Living in these narrow alleys are Sichuanese chefs.
They can turn simple soybeans into a multitude of food.
Like these brown slabs of dried tofu.
Or soft tofu.
Or douhua—tofu pudding.
Tofu-making has over 2,000 years of history in China.
The process is simple: soy milk coagulates to form tofu curds.
But the result can be turned into many varieties.
Douhua with dipping sauce.
Douhua pudding with red dates.
(Almost) everybody in Sichuan knows how to make douhua.
But in the hands of master chefs, they can do a lot more.
This is 鸡豆花—chicken douhua, a dish once served at state dinners.
This simple-looking dish involves many, many steps.
Boneless chicken breast is chosen. Extra fat is removed, then it’s diced and tenderised.
Tendons are removed.
Chicken breast is tenderised repeatedly until it turns into paste.

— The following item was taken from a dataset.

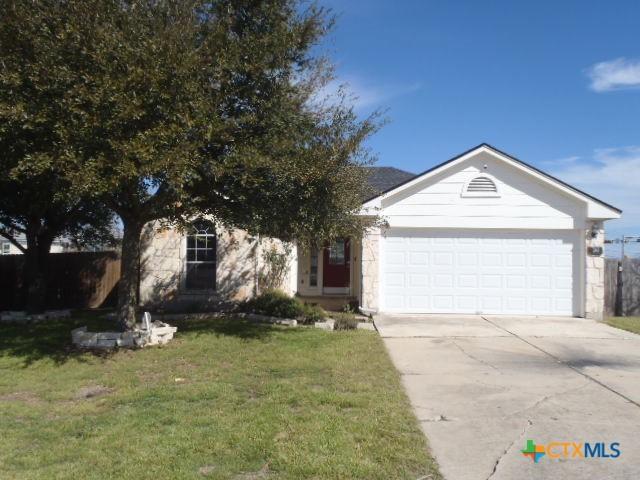 view of front of home with a garage, concrete driveway, and a front lawn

The juice of ginger and spring onion is added to the paste.
Then add egg white, starch, salt, and water.
Simmer in a stock.
This plain-looking stock is made from hen, pork ribs, ham, dried scallops, chicken breast, and pork tenderloin.
The tenderised chicken breast, along with douhua, has absorbed all the flavours of the soup stock.
The resultant dish looks deceptively simple. Just a lump of tofu.
But it has the soft consistency of tofu, yet tastes savoury like chicken.
It includes steamed tofu stuffed with minced pork and egg, shaped like a rooster and a phoenix.
Fried tofu stuffed with pork.
Tofu soup with sour vegetables.
Tofu ice cream.
Some have made the claim that there are a total of 108 tofu dishes.
Mapo tofu might not be the oldest tofu dish, but it probably is one of the most famous.
In contrast to the popularity of mapo tofu, stinky tofu has a much harder time gaining acceptance.
From the reaction of this cat, you know you’ve gotten the authentic “stinky tofu”.